- [ACTION ITEM] Repeat exactly the lines below, from the line containing "90's Music Bingo" through the last line, both included. Leave out any pictures.

- [DATASET RECORDS]
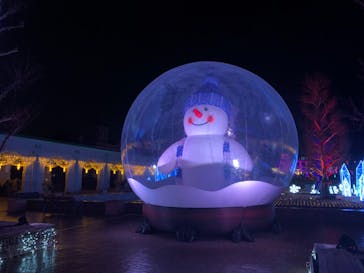 神戸イルミナージュに投稿された画像（2022/12/25）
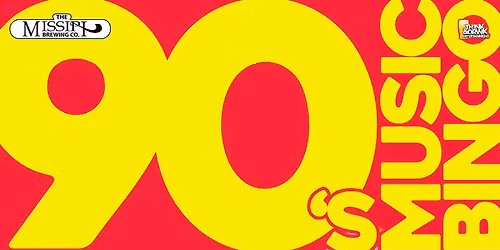 90's Music Bingo @ Missipi Brew (Muscatine, IA) \/ Tues Nov 11th @ 7pm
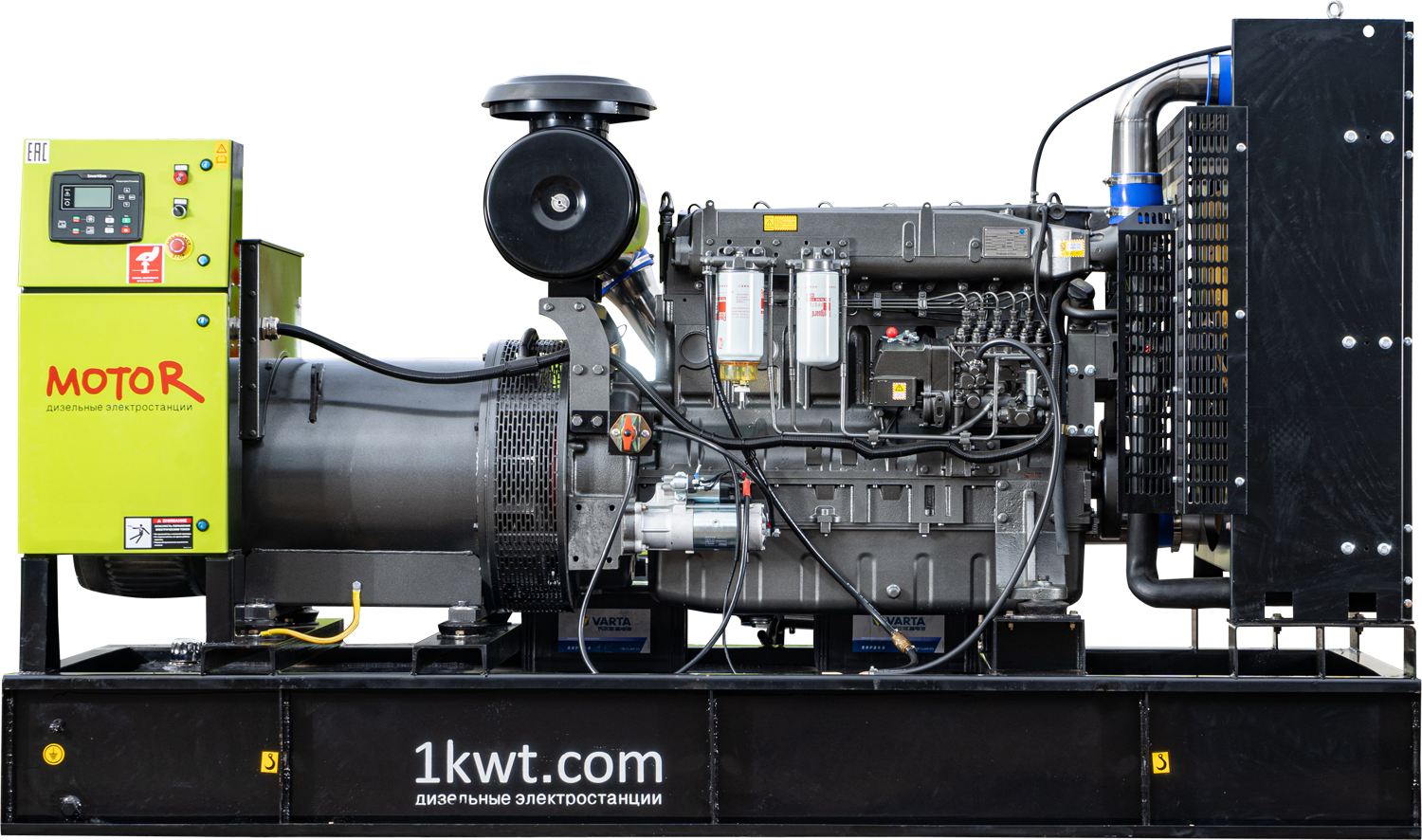 Дизельный генератор MOTOR АД300-T400 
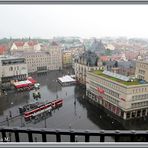 Halle - regennass  (mit Gedicht)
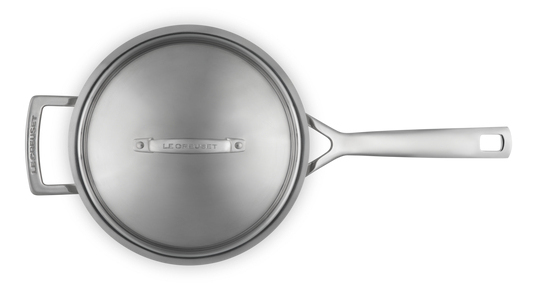 Miniatyrbillede 3 af 5: Le Creuset 96200920001000 sovsegryde 3,8 L Rund Rustfrit stål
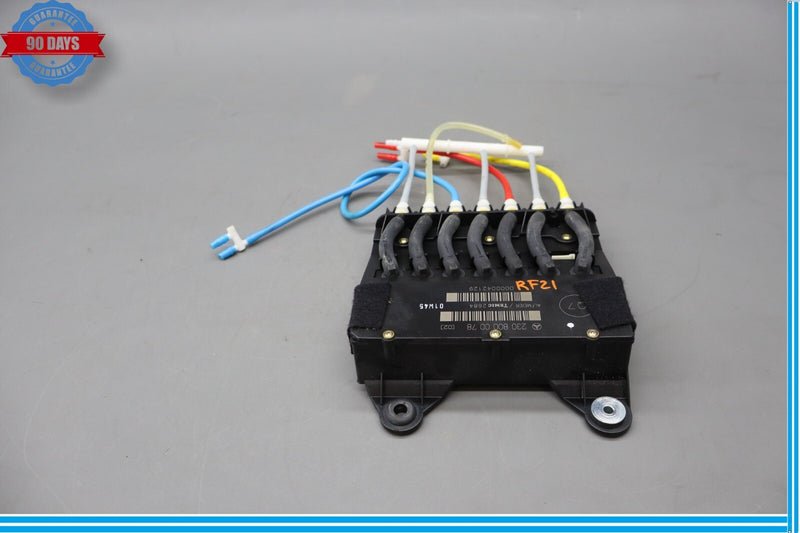 Load image into Gallery viewer, 05-11 Mercedes R171 SLK280 Front Right Passenger Side Seat Valve Block Oem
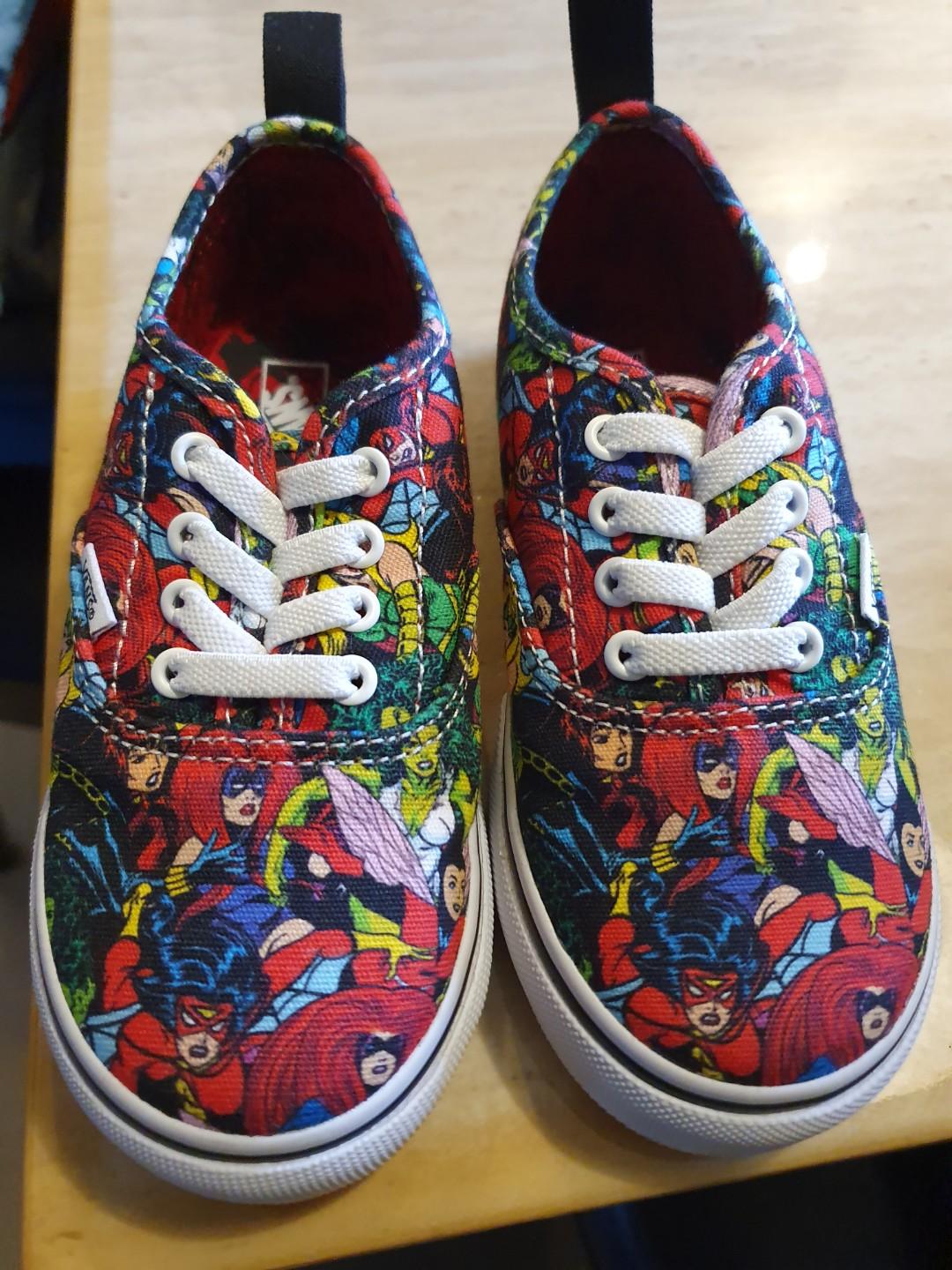 Marvel best sale vans 2019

- [RESPONSE BELOW]
 90's Music Bingo @ Missipi Brew (Muscatine, IA) \/ Tues Nov 11th @ 7pm
 Дизельный генератор MOTOR АД300-T400 
 Halle - regennass  (mit Gedicht)
 Miniatyrbillede 3 af 5: Le Creuset 96200920001000 sovsegryde 3,8 L Rund Rustfrit stål
 Load image into Gallery viewer, 05-11 Mercedes R171 SLK280 Front Right Passenger Side Seat Valve Block Oem
 Marvel best sale vans 2019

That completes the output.